Strategic Voting and Coalitions
Created on 2023-05-19T21:00:49-05:00
Its archives show that “the voters found how to manipulate the Borda rule: not only by putting their most dangerous rival at the bottom of their lists, but also by truncating their lists”
I don't understand how putting your enemy at the bottom is manipulation. You, ostensibly, really don't want your diametrically opposed enemy winning. Truncating the lists though probaby affects point assignment.
To achieve this end result deliberately, voter 1 must be aware of the preferences of all other voters, and of the workings of the electoral system.
Borda attempts to give equal weight to choices but the weight of each choice is dependent on the number of candidates on the ballot.
Dowdall assigns a weight of 1/P where P is the position in the ballot starting with 1.
Borda's weights form a linear descent of importance, while Dowdall weights form a 1/x descent.
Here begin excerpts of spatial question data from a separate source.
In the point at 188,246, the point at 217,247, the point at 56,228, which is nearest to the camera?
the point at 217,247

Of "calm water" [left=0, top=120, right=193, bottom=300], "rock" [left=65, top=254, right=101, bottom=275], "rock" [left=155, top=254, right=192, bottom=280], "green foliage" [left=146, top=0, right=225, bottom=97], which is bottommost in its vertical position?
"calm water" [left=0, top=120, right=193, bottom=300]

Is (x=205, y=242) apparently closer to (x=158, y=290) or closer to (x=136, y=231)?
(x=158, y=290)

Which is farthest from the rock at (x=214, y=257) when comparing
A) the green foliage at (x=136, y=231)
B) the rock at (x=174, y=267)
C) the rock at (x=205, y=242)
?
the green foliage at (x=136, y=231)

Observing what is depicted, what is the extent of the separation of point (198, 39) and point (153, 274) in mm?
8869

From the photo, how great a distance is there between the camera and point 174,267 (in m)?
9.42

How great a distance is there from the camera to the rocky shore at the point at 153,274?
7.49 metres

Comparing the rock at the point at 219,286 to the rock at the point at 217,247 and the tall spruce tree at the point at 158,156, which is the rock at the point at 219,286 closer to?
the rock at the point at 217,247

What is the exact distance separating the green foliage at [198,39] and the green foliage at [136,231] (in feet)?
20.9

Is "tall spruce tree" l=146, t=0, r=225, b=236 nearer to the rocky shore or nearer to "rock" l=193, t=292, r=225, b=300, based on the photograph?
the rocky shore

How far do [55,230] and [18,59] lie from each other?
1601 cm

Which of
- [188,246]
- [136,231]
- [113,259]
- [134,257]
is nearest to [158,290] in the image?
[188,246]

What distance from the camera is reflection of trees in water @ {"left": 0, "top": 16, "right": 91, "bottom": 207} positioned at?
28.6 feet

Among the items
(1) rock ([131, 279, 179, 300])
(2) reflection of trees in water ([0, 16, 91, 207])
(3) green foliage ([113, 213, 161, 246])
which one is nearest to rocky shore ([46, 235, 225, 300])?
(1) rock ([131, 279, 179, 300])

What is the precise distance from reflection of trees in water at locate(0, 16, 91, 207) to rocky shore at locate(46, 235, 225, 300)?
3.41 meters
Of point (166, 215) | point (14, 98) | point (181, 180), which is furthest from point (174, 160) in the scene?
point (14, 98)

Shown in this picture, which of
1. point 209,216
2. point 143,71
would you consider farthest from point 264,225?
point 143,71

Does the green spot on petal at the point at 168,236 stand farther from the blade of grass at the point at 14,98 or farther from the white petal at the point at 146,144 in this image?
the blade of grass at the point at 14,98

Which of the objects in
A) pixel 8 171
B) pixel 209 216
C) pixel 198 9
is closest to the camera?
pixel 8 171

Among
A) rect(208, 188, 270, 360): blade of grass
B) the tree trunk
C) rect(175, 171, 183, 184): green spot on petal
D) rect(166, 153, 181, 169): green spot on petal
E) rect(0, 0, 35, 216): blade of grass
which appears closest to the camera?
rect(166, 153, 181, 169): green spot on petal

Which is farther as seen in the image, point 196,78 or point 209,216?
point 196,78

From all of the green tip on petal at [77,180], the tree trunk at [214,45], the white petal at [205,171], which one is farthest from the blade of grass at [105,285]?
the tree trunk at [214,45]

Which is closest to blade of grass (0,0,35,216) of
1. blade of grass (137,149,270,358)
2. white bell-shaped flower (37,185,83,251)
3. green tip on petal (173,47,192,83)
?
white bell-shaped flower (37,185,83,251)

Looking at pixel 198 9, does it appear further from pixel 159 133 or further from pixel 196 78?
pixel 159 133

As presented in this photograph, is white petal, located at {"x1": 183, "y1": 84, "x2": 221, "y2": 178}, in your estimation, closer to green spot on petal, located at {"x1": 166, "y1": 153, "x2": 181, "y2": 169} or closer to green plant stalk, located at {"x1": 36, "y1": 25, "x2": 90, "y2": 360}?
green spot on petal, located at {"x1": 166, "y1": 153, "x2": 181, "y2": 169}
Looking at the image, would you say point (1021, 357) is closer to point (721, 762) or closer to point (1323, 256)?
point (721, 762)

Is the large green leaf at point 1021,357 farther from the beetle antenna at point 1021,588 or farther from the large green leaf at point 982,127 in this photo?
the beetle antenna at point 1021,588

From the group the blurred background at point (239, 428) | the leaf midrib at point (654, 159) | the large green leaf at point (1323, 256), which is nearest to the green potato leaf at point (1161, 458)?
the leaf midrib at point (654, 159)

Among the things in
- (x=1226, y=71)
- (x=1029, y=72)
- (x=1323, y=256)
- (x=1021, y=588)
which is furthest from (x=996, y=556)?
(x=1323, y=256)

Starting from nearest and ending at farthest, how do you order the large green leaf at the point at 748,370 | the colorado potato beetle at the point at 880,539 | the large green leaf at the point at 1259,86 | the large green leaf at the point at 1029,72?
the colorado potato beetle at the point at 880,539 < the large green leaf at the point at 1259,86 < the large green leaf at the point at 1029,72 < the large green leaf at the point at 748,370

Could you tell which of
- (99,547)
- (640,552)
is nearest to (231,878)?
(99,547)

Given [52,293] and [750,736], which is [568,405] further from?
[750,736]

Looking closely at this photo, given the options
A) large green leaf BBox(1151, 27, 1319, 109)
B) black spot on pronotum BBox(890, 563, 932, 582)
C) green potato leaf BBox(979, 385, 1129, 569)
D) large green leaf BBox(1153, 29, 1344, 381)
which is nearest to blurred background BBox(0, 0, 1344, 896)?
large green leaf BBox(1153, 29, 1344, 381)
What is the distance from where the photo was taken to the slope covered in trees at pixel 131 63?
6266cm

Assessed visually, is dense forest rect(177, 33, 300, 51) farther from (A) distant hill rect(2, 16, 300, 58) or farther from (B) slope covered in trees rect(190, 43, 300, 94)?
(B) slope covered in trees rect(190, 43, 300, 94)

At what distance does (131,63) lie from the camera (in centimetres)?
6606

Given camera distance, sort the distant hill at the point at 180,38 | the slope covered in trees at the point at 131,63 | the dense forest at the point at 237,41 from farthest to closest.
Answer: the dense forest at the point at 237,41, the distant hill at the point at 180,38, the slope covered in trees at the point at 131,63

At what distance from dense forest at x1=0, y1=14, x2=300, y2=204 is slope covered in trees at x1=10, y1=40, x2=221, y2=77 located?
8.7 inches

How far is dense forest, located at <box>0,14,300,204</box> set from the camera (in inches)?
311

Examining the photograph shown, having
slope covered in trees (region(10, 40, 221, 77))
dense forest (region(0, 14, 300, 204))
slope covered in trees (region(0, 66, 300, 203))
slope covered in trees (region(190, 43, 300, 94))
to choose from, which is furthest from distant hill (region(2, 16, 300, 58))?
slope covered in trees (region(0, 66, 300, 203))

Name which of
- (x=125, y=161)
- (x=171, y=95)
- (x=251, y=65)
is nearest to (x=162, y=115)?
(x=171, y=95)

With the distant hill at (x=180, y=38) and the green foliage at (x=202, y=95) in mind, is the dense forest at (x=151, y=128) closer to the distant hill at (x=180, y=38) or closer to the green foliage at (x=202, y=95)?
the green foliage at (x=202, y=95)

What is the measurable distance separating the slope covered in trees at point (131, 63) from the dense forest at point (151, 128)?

Relative importances are quashed and spread across the curve based on how many ballot options exist.
On average, the Dowdall rule gets a conflicting outcome to PBV only 4.9% of the time, as compared to 28.8% for the Borda Count, and a different outcome to SNTV in only 8% of cases as compared to 36.2% of the cases with the Borda Count.
Basically Borda has a linear scale which changes the distance from the highest and lowest candidates based on candidate count, while Dowdall's 1/x rule ensures the measurement distance from highest to lowest is always the same regardless of candidate count.